EXERCISE DESCRIPTION:
Return every line of the data that contains the string "instances".

Dataset records:
(begin)

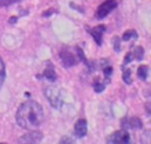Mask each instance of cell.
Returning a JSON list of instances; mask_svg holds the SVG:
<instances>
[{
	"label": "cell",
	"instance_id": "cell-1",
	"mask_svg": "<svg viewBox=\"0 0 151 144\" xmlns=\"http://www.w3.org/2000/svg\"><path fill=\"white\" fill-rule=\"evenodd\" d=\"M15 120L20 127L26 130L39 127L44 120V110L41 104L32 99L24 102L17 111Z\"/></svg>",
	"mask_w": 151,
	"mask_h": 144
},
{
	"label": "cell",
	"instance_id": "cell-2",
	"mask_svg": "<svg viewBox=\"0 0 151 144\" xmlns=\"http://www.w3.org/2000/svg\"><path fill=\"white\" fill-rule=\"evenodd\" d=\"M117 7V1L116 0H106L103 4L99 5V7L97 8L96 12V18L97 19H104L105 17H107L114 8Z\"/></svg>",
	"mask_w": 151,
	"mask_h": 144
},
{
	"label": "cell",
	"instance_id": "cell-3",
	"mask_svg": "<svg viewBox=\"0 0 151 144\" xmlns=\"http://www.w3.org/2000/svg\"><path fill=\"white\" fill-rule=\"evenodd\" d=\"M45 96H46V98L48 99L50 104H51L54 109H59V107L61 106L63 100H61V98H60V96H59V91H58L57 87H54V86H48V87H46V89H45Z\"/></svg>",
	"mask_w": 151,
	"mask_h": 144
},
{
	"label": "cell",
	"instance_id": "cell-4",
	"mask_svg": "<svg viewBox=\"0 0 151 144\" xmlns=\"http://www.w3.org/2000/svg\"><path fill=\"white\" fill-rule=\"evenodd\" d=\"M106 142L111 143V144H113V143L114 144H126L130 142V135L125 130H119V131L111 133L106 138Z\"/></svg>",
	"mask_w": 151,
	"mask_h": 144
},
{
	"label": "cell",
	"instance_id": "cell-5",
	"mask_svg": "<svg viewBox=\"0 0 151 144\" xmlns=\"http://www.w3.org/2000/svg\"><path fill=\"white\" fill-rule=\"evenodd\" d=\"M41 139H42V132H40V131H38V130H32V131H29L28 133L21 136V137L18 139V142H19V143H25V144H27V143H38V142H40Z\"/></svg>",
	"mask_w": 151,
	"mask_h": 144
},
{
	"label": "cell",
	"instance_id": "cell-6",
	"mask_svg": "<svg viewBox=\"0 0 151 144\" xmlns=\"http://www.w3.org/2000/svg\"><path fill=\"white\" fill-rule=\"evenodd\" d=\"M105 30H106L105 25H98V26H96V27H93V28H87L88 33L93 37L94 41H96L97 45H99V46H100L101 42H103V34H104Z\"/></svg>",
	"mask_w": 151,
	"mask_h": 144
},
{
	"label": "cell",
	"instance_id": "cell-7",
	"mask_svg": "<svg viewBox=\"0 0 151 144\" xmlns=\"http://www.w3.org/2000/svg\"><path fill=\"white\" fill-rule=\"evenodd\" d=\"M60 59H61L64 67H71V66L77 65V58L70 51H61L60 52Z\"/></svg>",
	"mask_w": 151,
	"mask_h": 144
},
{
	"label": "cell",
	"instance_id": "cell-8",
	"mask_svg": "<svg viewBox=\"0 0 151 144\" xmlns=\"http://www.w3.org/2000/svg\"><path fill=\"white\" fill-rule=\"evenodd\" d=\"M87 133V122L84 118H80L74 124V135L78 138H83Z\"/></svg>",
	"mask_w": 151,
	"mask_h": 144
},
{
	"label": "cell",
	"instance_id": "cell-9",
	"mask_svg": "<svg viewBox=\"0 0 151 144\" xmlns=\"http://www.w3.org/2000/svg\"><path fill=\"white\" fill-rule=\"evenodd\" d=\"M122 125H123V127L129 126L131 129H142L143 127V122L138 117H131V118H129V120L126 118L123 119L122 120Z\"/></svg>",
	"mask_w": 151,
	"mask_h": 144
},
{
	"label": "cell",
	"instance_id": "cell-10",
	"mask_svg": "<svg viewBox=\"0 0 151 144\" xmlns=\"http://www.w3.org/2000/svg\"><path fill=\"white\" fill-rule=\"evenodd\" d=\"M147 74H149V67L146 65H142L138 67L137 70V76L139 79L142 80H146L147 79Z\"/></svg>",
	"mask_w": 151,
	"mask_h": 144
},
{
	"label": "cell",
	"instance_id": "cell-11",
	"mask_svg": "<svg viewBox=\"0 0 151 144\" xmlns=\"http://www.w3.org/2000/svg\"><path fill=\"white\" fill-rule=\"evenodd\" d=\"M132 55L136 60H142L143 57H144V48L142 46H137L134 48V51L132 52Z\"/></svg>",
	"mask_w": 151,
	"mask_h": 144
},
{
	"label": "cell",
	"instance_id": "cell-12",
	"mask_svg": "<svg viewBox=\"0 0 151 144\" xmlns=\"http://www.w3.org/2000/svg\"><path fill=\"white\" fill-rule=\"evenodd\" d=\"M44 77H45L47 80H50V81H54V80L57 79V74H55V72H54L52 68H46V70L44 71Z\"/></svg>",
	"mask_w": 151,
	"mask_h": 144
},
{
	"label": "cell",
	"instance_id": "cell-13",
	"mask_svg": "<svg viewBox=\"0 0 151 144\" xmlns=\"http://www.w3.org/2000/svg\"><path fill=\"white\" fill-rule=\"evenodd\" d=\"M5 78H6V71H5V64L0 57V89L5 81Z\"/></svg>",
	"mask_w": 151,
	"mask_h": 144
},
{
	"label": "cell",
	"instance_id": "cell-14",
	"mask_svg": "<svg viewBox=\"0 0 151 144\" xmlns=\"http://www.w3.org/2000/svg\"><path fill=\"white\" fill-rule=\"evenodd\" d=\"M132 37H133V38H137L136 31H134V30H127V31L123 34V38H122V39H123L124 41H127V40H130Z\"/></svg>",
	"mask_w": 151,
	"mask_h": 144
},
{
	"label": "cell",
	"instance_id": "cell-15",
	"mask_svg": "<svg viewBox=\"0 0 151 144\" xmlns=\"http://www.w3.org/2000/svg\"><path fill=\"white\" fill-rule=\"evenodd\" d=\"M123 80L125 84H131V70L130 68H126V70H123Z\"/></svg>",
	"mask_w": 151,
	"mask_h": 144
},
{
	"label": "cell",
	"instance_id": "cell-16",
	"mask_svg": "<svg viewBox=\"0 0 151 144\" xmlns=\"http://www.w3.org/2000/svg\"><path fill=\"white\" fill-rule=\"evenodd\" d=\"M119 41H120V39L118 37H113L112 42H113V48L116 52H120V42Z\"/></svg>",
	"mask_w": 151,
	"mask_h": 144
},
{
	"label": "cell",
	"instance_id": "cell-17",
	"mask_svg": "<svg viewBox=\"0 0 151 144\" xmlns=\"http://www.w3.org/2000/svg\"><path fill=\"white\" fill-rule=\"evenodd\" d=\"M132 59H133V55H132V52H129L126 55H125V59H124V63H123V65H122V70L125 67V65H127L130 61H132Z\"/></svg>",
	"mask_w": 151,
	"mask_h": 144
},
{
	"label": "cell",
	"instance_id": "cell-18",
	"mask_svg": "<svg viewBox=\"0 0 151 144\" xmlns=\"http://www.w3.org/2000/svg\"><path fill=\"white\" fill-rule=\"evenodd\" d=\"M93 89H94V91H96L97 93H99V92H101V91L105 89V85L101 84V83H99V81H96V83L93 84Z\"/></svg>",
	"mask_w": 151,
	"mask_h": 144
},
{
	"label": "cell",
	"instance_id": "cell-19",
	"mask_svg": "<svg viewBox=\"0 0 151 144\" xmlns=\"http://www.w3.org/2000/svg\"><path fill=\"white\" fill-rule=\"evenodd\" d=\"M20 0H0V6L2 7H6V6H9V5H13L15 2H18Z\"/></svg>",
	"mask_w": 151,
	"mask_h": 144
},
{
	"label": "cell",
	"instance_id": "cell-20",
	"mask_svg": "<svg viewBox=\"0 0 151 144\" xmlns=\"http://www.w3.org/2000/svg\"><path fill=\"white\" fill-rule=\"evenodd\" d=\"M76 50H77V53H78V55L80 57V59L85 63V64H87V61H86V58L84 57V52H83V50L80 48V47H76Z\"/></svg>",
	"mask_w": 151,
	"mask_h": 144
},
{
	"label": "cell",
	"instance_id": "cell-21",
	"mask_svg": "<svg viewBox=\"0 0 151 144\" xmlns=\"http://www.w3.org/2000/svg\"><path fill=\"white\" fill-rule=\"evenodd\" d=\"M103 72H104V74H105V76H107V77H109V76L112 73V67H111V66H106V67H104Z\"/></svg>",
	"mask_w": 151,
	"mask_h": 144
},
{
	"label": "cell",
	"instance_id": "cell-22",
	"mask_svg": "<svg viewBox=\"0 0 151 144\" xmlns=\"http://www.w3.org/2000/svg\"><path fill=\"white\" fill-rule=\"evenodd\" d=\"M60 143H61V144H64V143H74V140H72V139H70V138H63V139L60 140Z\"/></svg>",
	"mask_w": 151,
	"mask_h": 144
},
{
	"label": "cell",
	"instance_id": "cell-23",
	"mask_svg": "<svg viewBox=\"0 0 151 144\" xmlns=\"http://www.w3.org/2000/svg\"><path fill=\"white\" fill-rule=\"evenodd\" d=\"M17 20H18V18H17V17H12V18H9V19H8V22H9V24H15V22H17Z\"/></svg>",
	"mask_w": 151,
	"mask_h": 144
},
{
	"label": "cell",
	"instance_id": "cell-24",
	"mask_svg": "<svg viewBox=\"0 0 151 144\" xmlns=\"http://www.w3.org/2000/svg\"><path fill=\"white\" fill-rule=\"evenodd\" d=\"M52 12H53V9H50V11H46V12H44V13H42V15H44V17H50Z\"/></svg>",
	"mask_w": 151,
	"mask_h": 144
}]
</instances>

(end)

EXERCISE SOLUTION:
Returning a JSON list of instances; mask_svg holds the SVG:
<instances>
</instances>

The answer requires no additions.